Minister of Public Education of Chile
- In office 10 June 1941 – 6 October 1941
- President: Pedro Aguirre Cerda
- Preceded by: Juan Antonio Iribarren
- Succeeded by: Ulises Vergara

Personal details
- Born: 4 September 1884 Santiago, Chile
- Died: 19 March 1965 (aged 80) Santiago, Chile
- Party: Liberal Party
- Spouse: Berta Huneeus Lavín
- Relatives: Jorge Huneeus Gana (father-in-law)
- Alma mater: University of Chile
- Profession: Lawyer

= Raimundo del Río =

Raimundo del Río Castillo (4 September 1884 – 19 March 1965) was a Chilean lawyer, academic, and politician. A member of the Liberal Party, he served as Minister of Public Education under President Pedro Aguirre Cerda from June to October 1941.

==Biography==
Del Río was born in Santiago on 4 September 1884, the son of lawyer José Raimundo del Río Soto Aguilar, who served as Minister of Finance in 1906 and later directed the Public Employees' Savings Fund, and María Elena Castillo Urizar.

He completed his primary education and part of his secondary studies at the Sacred Hearts School, Santiago, before graduating from the Instituto Nacional. He studied law at the University of Chile, qualifying as a lawyer in 1916. He later joined the university's faculty as a professor.

He married Berta Huneeus Lavín, daughter of former congressman Jorge Huneeus Gana.

==Public career==
Del Río was a member of the Institute of Criminal Sciences, serving as its president in 1935. During the administration of President Pedro Aguirre Cerda, he was appointed vice president of the Chilean delegation to the Criminology Congress held in Buenos Aires, Argentina, in 1938, and again to the congress held in Santiago in 1941.

On 10 June 1941, Aguirre Cerda appointed him Minister of Public Education, a position he held until 6 October 1941.

During the presidency of Juan Antonio Ríos, he served as an associate justice of the Supreme Court of Chile between 1944 and 1945.

In 1946, he was elected dean of the Faculty of Law, University of Chile, and was subsequently re-elected in 1952, 1955, and 1956. During his tenure, the Editorial Jurídica de Chile was established, and he served as its first president.

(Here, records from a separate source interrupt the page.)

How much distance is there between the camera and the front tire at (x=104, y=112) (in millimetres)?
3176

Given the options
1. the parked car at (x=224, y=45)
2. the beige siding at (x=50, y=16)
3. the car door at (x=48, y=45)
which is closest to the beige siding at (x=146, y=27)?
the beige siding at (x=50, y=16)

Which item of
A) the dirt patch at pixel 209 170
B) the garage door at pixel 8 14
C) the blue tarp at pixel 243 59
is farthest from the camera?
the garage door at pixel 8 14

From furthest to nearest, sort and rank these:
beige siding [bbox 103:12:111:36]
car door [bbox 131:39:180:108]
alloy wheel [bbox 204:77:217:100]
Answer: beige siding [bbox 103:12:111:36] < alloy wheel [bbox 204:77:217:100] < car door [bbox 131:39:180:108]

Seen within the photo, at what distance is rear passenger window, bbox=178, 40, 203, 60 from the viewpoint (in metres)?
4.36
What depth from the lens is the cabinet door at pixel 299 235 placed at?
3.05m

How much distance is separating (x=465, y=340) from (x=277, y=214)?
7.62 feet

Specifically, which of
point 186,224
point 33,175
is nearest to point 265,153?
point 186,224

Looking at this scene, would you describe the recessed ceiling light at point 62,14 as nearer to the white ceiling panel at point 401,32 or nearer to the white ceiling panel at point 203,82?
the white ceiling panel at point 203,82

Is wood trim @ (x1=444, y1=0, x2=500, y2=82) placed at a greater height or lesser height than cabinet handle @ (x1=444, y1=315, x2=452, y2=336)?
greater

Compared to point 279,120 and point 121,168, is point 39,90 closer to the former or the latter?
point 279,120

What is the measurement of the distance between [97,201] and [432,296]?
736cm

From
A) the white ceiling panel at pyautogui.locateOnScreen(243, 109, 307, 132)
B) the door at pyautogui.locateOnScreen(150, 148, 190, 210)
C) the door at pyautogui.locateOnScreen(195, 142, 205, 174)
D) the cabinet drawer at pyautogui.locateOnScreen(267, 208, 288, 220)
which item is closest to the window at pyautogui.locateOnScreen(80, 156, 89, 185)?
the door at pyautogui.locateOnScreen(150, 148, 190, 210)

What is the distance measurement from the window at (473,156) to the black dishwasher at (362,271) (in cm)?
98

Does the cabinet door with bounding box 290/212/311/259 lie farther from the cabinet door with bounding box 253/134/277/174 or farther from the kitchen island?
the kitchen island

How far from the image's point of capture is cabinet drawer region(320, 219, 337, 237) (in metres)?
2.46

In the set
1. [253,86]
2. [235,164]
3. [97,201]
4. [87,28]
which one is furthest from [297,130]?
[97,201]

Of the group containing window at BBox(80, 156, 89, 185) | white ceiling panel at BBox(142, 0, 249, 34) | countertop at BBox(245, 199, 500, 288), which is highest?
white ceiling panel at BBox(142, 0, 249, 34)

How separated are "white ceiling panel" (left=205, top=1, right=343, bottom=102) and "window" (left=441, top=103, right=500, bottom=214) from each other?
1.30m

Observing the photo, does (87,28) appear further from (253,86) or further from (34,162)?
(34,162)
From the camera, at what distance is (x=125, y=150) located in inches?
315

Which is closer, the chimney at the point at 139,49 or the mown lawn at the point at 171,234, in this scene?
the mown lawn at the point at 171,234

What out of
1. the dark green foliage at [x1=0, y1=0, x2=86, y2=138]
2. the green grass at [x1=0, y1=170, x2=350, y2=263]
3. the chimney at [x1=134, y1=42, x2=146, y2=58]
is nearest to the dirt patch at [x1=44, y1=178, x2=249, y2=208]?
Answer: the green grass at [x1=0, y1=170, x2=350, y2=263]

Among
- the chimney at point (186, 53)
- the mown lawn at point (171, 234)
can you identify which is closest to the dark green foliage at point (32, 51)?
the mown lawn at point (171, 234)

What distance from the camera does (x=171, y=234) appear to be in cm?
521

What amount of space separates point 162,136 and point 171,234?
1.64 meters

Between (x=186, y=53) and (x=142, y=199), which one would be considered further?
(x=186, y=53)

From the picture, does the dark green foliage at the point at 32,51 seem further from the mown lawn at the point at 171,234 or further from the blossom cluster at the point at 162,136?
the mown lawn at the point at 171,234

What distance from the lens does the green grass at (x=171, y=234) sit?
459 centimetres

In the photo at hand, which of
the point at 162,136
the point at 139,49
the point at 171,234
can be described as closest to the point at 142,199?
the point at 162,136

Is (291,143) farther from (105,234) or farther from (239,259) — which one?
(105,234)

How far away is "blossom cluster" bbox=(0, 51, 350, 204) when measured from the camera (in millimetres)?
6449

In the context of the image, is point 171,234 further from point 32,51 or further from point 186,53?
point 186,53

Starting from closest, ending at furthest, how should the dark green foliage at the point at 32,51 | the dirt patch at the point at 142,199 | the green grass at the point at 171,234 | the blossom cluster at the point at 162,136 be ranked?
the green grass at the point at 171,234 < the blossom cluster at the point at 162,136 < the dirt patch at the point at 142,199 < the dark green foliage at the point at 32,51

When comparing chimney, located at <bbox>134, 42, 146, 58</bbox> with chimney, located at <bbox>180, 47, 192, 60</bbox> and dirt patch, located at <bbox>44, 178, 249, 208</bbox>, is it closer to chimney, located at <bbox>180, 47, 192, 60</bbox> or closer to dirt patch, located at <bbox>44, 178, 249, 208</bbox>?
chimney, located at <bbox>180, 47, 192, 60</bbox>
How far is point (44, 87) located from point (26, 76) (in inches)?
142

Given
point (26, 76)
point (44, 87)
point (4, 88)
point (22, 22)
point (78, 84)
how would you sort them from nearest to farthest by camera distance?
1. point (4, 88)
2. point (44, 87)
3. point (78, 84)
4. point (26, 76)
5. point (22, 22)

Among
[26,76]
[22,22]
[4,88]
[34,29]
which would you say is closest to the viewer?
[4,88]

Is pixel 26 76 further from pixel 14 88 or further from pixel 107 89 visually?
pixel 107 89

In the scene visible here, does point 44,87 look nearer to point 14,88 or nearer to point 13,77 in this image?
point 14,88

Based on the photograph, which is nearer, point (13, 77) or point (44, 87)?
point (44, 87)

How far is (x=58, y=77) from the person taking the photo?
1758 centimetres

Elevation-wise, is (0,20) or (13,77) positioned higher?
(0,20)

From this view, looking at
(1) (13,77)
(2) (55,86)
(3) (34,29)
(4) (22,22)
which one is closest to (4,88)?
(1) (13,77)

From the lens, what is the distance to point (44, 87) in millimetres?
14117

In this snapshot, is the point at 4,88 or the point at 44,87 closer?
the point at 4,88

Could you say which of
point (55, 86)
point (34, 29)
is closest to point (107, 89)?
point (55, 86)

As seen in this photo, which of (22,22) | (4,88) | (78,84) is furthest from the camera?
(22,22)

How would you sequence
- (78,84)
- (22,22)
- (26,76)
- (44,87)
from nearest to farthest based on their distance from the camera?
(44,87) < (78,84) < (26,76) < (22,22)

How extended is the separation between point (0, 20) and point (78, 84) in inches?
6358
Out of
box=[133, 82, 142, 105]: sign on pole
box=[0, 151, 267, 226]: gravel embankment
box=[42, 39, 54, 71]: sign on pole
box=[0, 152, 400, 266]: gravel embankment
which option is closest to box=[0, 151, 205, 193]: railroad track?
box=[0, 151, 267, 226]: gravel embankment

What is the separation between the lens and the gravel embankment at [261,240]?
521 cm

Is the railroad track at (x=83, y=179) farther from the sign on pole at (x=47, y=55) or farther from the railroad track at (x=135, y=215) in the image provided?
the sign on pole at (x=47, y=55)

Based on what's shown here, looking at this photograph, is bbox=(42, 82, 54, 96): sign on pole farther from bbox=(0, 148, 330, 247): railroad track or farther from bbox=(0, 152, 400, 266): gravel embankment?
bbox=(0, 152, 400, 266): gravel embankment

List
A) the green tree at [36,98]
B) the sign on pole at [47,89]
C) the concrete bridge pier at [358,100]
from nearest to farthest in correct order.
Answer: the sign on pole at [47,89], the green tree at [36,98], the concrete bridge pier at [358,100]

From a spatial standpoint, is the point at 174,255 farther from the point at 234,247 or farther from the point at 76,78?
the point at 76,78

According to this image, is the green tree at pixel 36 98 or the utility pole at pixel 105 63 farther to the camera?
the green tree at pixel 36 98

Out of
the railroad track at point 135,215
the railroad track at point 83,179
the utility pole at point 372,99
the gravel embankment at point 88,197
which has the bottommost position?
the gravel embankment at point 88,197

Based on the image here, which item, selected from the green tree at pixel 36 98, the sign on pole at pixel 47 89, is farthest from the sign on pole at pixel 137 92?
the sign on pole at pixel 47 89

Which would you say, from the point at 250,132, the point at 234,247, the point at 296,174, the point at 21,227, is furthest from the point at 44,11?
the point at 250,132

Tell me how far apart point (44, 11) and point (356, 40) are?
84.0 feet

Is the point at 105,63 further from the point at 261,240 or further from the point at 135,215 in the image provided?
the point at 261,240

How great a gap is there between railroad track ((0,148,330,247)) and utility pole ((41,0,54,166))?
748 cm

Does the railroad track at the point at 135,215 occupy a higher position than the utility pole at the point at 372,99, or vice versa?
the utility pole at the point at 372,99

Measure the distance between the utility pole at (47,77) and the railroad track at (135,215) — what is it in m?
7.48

He died in Santiago on 19 March 1965.

== Selected works ==

Del Río authored several legal works, including:

- Derecho penal (1915).
- El problema penal (1916).
- Derecho internacional (1916).
- Derecho penal (3 vols., 1935):
  - Volume I: Theory and History
  - Volume II: Criminal Legislation: General Part
  - Volume III: Criminal Legislation: Special Offences
- Explicaciones de derecho penal (2 vols., 1945).
- Fundamentos legales del estado docente en Chile (1954).